- [Exercise material]:
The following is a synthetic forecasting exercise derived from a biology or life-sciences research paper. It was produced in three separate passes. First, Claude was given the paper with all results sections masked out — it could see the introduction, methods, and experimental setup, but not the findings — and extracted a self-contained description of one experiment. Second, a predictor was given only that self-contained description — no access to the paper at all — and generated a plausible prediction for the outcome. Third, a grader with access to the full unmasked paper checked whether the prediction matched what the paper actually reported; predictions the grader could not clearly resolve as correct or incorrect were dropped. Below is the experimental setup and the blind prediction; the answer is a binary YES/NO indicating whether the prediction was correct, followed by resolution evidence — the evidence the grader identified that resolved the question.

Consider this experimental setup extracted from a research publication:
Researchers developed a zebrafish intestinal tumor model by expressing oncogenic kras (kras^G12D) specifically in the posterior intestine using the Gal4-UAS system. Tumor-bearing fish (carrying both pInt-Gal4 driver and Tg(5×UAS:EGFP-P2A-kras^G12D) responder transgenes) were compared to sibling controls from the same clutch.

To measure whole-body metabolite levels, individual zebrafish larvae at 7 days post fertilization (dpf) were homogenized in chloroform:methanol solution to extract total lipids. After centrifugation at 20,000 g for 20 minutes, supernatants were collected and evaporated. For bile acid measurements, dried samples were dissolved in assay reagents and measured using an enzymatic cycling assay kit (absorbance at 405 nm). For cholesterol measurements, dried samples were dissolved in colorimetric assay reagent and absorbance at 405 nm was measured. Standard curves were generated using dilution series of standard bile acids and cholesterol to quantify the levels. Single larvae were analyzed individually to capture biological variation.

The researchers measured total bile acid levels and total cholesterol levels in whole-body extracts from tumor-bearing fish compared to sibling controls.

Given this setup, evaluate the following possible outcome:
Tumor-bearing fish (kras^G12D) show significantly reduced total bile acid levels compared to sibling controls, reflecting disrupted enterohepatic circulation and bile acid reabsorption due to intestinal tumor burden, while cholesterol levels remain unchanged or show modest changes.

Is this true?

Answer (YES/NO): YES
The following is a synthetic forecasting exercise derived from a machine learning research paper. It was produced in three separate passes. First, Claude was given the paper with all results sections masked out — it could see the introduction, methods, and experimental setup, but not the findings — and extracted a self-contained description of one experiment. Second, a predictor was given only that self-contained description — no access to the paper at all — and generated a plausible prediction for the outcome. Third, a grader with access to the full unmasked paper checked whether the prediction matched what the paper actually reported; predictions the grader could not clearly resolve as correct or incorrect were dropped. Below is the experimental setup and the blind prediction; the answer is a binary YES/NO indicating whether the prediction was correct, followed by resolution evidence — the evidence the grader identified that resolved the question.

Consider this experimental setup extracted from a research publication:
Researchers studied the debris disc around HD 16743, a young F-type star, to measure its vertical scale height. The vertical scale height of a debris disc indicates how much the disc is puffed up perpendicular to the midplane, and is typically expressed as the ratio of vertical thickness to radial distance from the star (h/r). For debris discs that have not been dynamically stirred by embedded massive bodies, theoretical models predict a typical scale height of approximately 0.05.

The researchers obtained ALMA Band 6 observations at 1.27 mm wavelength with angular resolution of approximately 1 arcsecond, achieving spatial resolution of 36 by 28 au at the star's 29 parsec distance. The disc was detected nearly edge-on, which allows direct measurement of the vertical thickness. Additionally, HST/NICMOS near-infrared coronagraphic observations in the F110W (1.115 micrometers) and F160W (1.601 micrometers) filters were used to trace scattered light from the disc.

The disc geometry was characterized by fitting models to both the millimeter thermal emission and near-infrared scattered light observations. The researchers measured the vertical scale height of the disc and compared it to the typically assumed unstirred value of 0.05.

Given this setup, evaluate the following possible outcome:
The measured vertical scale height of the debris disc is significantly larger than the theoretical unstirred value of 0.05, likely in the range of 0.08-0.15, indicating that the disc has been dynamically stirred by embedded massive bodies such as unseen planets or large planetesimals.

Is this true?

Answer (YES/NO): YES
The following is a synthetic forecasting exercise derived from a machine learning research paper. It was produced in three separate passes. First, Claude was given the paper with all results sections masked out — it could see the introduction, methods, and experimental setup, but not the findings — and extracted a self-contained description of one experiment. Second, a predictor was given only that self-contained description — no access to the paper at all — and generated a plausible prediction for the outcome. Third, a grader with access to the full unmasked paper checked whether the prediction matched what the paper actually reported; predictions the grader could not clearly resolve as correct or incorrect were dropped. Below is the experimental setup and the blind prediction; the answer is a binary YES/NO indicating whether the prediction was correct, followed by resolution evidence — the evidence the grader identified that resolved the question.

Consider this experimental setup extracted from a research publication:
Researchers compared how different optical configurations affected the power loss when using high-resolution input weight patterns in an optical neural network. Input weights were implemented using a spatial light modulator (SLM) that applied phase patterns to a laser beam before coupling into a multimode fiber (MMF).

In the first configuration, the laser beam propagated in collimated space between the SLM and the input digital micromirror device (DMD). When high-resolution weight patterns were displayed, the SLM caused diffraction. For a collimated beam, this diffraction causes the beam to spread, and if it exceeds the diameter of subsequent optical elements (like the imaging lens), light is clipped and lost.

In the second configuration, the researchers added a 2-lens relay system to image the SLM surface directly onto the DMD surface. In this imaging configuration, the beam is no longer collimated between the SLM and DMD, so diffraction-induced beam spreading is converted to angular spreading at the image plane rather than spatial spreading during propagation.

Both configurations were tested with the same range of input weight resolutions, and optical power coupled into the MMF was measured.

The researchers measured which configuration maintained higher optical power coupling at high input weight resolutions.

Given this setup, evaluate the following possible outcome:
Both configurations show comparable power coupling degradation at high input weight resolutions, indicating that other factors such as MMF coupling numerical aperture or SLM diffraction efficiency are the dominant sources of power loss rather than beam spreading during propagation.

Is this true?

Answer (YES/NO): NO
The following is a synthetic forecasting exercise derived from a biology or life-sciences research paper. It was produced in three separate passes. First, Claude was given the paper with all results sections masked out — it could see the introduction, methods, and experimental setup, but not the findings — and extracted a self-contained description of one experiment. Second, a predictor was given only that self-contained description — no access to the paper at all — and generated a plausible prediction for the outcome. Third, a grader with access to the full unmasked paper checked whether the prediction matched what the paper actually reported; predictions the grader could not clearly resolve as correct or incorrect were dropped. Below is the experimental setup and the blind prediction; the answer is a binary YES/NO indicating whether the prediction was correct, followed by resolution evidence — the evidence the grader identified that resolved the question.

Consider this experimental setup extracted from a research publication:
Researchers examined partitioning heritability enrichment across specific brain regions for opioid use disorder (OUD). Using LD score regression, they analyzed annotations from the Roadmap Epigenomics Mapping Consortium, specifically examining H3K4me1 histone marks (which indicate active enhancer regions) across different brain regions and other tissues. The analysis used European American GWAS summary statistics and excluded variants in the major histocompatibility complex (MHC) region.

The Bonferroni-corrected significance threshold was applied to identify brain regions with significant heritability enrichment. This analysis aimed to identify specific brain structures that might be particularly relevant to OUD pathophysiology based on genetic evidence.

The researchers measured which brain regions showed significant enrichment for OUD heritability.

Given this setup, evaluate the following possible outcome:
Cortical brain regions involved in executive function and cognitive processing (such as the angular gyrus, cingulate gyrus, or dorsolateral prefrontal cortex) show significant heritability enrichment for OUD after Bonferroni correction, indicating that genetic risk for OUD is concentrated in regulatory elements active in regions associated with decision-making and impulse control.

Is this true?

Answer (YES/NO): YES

- [Goal of the exercise]:
Every record above is to be copied out again exactly as written.

- [Solution below]:
The following is a synthetic forecasting exercise derived from a biology or life-sciences research paper. It was produced in three separate passes. First, Claude was given the paper with all results sections masked out — it could see the introduction, methods, and experimental setup, but not the findings — and extracted a self-contained description of one experiment. Second, a predictor was given only that self-contained description — no access to the paper at all — and generated a plausible prediction for the outcome. Third, a grader with access to the full unmasked paper checked whether the prediction matched what the paper actually reported; predictions the grader could not clearly resolve as correct or incorrect were dropped. Below is the experimental setup and the blind prediction; the answer is a binary YES/NO indicating whether the prediction was correct, followed by resolution evidence — the evidence the grader identified that resolved the question.

Consider this experimental setup extracted from a research publication:
Researchers developed a zebrafish intestinal tumor model by expressing oncogenic kras (kras^G12D) specifically in the posterior intestine using the Gal4-UAS system. Tumor-bearing fish (carrying both pInt-Gal4 driver and Tg(5×UAS:EGFP-P2A-kras^G12D) responder transgenes) were compared to sibling controls from the same clutch.

To measure whole-body metabolite levels, individual zebrafish larvae at 7 days post fertilization (dpf) were homogenized in chloroform:methanol solution to extract total lipids. After centrifugation at 20,000 g for 20 minutes, supernatants were collected and evaporated. For bile acid measurements, dried samples were dissolved in assay reagents and measured using an enzymatic cycling assay kit (absorbance at 405 nm). For cholesterol measurements, dried samples were dissolved in colorimetric assay reagent and absorbance at 405 nm was measured. Standard curves were generated using dilution series of standard bile acids and cholesterol to quantify the levels. Single larvae were analyzed individually to capture biological variation.

The researchers measured total bile acid levels and total cholesterol levels in whole-body extracts from tumor-bearing fish compared to sibling controls.

Given this setup, evaluate the following possible outcome:
Tumor-bearing fish (kras^G12D) show significantly reduced total bile acid levels compared to sibling controls, reflecting disrupted enterohepatic circulation and bile acid reabsorption due to intestinal tumor burden, while cholesterol levels remain unchanged or show modest changes.

Is this true?

Answer (YES/NO): YES
The following is a synthetic forecasting exercise derived from a machine learning research paper. It was produced in three separate passes. First, Claude was given the paper with all results sections masked out — it could see the introduction, methods, and experimental setup, but not the findings — and extracted a self-contained description of one experiment. Second, a predictor was given only that self-contained description — no access to the paper at all — and generated a plausible prediction for the outcome. Third, a grader with access to the full unmasked paper checked whether the prediction matched what the paper actually reported; predictions the grader could not clearly resolve as correct or incorrect were dropped. Below is the experimental setup and the blind prediction; the answer is a binary YES/NO indicating whether the prediction was correct, followed by resolution evidence — the evidence the grader identified that resolved the question.

Consider this experimental setup extracted from a research publication:
Researchers studied the debris disc around HD 16743, a young F-type star, to measure its vertical scale height. The vertical scale height of a debris disc indicates how much the disc is puffed up perpendicular to the midplane, and is typically expressed as the ratio of vertical thickness to radial distance from the star (h/r). For debris discs that have not been dynamically stirred by embedded massive bodies, theoretical models predict a typical scale height of approximately 0.05.

The researchers obtained ALMA Band 6 observations at 1.27 mm wavelength with angular resolution of approximately 1 arcsecond, achieving spatial resolution of 36 by 28 au at the star's 29 parsec distance. The disc was detected nearly edge-on, which allows direct measurement of the vertical thickness. Additionally, HST/NICMOS near-infrared coronagraphic observations in the F110W (1.115 micrometers) and F160W (1.601 micrometers) filters were used to trace scattered light from the disc.

The disc geometry was characterized by fitting models to both the millimeter thermal emission and near-infrared scattered light observations. The researchers measured the vertical scale height of the disc and compared it to the typically assumed unstirred value of 0.05.

Given this setup, evaluate the following possible outcome:
The measured vertical scale height of the debris disc is significantly larger than the theoretical unstirred value of 0.05, likely in the range of 0.08-0.15, indicating that the disc has been dynamically stirred by embedded massive bodies such as unseen planets or large planetesimals.

Is this true?

Answer (YES/NO): YES
The following is a synthetic forecasting exercise derived from a machine learning research paper. It was produced in three separate passes. First, Claude was given the paper with all results sections masked out — it could see the introduction, methods, and experimental setup, but not the findings — and extracted a self-contained description of one experiment. Second, a predictor was given only that self-contained description — no access to the paper at all — and generated a plausible prediction for the outcome. Third, a grader with access to the full unmasked paper checked whether the prediction matched what the paper actually reported; predictions the grader could not clearly resolve as correct or incorrect were dropped. Below is the experimental setup and the blind prediction; the answer is a binary YES/NO indicating whether the prediction was correct, followed by resolution evidence — the evidence the grader identified that resolved the question.

Consider this experimental setup extracted from a research publication:
Researchers compared how different optical configurations affected the power loss when using high-resolution input weight patterns in an optical neural network. Input weights were implemented using a spatial light modulator (SLM) that applied phase patterns to a laser beam before coupling into a multimode fiber (MMF).

In the first configuration, the laser beam propagated in collimated space between the SLM and the input digital micromirror device (DMD). When high-resolution weight patterns were displayed, the SLM caused diffraction. For a collimated beam, this diffraction causes the beam to spread, and if it exceeds the diameter of subsequent optical elements (like the imaging lens), light is clipped and lost.

In the second configuration, the researchers added a 2-lens relay system to image the SLM surface directly onto the DMD surface. In this imaging configuration, the beam is no longer collimated between the SLM and DMD, so diffraction-induced beam spreading is converted to angular spreading at the image plane rather than spatial spreading during propagation.

Both configurations were tested with the same range of input weight resolutions, and optical power coupled into the MMF was measured.

The researchers measured which configuration maintained higher optical power coupling at high input weight resolutions.

Given this setup, evaluate the following possible outcome:
Both configurations show comparable power coupling degradation at high input weight resolutions, indicating that other factors such as MMF coupling numerical aperture or SLM diffraction efficiency are the dominant sources of power loss rather than beam spreading during propagation.

Is this true?

Answer (YES/NO): NO
The following is a synthetic forecasting exercise derived from a biology or life-sciences research paper. It was produced in three separate passes. First, Claude was given the paper with all results sections masked out — it could see the introduction, methods, and experimental setup, but not the findings — and extracted a self-contained description of one experiment. Second, a predictor was given only that self-contained description — no access to the paper at all — and generated a plausible prediction for the outcome. Third, a grader with access to the full unmasked paper checked whether the prediction matched what the paper actually reported; predictions the grader could not clearly resolve as correct or incorrect were dropped. Below is the experimental setup and the blind prediction; the answer is a binary YES/NO indicating whether the prediction was correct, followed by resolution evidence — the evidence the grader identified that resolved the question.

Consider this experimental setup extracted from a research publication:
Researchers examined partitioning heritability enrichment across specific brain regions for opioid use disorder (OUD). Using LD score regression, they analyzed annotations from the Roadmap Epigenomics Mapping Consortium, specifically examining H3K4me1 histone marks (which indicate active enhancer regions) across different brain regions and other tissues. The analysis used European American GWAS summary statistics and excluded variants in the major histocompatibility complex (MHC) region.

The Bonferroni-corrected significance threshold was applied to identify brain regions with significant heritability enrichment. This analysis aimed to identify specific brain structures that might be particularly relevant to OUD pathophysiology based on genetic evidence.

The researchers measured which brain regions showed significant enrichment for OUD heritability.

Given this setup, evaluate the following possible outcome:
Cortical brain regions involved in executive function and cognitive processing (such as the angular gyrus, cingulate gyrus, or dorsolateral prefrontal cortex) show significant heritability enrichment for OUD after Bonferroni correction, indicating that genetic risk for OUD is concentrated in regulatory elements active in regions associated with decision-making and impulse control.

Is this true?

Answer (YES/NO): YES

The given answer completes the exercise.